Cheminant par le champ, nonchalant va le chat, S’approche du point de chute où s’échouera son pas. Que fait le chat posté au beau milieu du champ?
Des criquets croustillants caracolent à ses crocs, Le chat, c’est croquignole, pourtant ne craque pas. La tête d’une alouette, distraite comme un poète - Car tous deux quêtent les vers: vers de terre ou d’éther, Vers lombric ou lyriques- la tête de l’alouette Dépasse de sa cachette, aux aguets le chat guette Mais point il ne se jette pour lui plumer le bec. Une famille de mulots affairés se fourvoie Prés des griffes effilées du félin, rien ni fait! Un tertre de terre tremble tandis que le transperce L’extrémité ténue d’un périscope de taupe. Une taupe oppressée par l’étreinte de la terre Dans son tunnel étroit. Et malgré la présence De l’effrayant félin parer à l’étriper, La taupe entrouvre la trappe du terrier étriqué Pour s’octroyer de l’air par le trou salutaire. Là , le fauve intrigué par le frêle tremblement De terre de cette motte, dédaigne de l’attraper Pour s’en distraire avant d’infliger le trépas.
Pendant que le printemps, à ses papilles placides, Profusément remue tous ces charmants menus, Que fait le chat posté au beau milieu du champ? A quel jeu joue le chat en jeûnant en ce jour? Est il repu, gavé, d’agapes aggravées? Ses chers penchants chasseurs sont-ils gâchés, chassés Par la vie de pacha que lui soumet mémé? A-t-il pris un pari avec l’un de ses pairs? A-t-il pris le parti de tester ses pulsions… Saliver sans céder aux instincts ancestraux, Rester de stuc, stoïque, sans croquer ces corps crus? On peut conjecturer, c’est curieux je l’accorde, Que le chat a viré sa cuti carnassière.
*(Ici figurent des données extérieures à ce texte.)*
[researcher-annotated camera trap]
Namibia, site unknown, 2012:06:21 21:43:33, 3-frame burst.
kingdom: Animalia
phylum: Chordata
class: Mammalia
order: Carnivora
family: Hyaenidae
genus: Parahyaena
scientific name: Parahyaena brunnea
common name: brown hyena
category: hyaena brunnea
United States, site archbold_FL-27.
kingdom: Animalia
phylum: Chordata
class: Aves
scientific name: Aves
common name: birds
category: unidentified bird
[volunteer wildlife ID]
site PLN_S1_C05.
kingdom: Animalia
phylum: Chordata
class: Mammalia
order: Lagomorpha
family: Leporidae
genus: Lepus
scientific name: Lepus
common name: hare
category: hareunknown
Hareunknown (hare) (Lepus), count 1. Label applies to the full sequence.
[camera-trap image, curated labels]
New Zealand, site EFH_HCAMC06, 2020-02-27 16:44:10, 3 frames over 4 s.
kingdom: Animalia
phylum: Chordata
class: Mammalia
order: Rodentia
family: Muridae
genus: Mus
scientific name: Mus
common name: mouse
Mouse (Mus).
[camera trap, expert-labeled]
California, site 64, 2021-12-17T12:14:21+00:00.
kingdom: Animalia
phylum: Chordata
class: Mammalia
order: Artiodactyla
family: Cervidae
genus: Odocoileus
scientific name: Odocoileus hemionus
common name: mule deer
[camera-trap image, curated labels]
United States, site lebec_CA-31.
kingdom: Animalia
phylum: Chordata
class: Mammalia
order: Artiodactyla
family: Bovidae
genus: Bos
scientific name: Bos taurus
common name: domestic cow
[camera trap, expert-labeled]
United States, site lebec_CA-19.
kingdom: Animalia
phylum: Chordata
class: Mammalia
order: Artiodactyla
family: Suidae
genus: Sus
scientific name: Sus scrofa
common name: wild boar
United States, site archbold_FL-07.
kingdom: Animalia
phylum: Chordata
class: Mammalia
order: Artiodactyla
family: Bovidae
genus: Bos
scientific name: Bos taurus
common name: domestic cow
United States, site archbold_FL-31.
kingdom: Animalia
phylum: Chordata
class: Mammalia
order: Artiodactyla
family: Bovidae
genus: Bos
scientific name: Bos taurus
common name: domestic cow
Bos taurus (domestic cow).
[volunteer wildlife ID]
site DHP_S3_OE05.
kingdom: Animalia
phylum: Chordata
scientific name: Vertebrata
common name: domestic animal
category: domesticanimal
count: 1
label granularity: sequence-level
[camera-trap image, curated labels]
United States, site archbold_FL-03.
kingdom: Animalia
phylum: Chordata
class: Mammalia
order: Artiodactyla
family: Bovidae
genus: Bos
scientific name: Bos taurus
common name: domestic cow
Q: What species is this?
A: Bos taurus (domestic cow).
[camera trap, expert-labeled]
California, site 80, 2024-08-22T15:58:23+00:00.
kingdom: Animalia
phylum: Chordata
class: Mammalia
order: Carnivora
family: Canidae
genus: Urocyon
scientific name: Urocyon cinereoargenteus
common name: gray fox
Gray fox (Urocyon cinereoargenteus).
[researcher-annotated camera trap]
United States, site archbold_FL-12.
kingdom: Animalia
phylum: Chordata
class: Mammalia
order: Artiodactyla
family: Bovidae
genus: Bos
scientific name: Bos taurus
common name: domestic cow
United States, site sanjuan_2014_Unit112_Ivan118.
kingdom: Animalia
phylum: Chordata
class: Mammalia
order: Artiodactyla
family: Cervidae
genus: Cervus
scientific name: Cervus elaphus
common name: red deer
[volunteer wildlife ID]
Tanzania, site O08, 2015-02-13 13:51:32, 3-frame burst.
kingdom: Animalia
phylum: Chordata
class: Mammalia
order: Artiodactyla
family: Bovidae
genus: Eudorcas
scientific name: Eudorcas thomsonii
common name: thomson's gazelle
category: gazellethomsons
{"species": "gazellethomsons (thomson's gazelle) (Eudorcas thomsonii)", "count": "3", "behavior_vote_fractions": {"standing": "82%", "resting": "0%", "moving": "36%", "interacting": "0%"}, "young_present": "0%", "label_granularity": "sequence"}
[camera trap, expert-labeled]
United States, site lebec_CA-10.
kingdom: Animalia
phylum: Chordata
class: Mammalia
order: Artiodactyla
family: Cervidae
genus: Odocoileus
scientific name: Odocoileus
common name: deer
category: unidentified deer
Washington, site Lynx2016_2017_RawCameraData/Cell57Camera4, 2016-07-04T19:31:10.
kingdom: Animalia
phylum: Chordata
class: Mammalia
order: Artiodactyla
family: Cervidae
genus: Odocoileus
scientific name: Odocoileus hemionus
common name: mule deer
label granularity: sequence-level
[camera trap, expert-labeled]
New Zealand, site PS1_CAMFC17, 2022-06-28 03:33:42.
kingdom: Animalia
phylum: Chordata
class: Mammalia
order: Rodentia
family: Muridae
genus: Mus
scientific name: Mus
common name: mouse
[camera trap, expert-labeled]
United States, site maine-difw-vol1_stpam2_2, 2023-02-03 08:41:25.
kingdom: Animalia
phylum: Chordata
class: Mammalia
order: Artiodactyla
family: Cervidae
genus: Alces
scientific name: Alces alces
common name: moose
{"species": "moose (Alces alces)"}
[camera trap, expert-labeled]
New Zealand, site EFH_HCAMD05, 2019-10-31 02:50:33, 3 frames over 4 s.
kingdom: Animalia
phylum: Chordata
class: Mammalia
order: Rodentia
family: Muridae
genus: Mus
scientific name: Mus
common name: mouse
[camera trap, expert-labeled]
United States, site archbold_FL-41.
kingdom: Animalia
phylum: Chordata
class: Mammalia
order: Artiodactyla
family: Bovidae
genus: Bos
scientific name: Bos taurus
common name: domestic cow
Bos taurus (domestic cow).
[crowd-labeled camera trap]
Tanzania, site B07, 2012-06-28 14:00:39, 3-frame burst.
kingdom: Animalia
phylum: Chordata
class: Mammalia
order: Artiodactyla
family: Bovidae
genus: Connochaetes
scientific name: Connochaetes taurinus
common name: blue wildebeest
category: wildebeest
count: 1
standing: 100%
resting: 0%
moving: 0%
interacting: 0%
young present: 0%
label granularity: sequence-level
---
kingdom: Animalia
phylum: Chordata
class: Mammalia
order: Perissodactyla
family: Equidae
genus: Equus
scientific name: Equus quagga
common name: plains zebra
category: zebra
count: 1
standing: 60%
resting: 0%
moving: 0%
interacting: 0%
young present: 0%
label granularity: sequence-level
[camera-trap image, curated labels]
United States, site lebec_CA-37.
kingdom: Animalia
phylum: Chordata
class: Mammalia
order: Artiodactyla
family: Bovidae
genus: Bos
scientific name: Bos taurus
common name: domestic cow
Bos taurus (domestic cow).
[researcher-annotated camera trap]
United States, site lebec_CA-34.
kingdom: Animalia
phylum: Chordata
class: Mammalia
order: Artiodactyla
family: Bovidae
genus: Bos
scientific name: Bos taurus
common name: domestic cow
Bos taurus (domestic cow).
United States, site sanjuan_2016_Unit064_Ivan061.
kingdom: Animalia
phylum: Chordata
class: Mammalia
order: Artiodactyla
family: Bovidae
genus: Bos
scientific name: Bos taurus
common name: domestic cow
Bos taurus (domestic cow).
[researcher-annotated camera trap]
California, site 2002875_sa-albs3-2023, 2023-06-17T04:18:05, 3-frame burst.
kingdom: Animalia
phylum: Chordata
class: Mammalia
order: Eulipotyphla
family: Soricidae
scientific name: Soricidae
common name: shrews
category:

Que fait le chat posté au beau milieu du champ? Les gargouillis qui grouillent dans sa panse sans graille Se désagrègent quand un grillon d’allégresse Lui grattouille à la gorge des grains de gratitude. Si le chat sage délaisse ces pitances innocentes C’est qu’il leur substitue de plus subtiles substances… Assis sur son séant, il sent les souffles d’air, Y savoure les saveurs lascives et suaves Servies par les sous-bois et les sommets sauvages. Ses yeux soyeux se noient dans l’océan des cieux, C’est que songeur il sonde les abysses du cosmos. Et quand, calme, il les clos, ce n’est que pour capter Avec plus d’acuité, les cantiques capiteux Et les caresses câlines que colporte le vent.
Quel est ce chat posté au beau milieu du champ? La pelisse safranée, du pers dans la pupille, C’est un chat tibétain, une bête habitée Par l’âme d’un lama, un bonze du Bhoutan. Une belle âme embouquée dans la voix du bouddha. Laissons méditer, chut! le bon chat tibétain.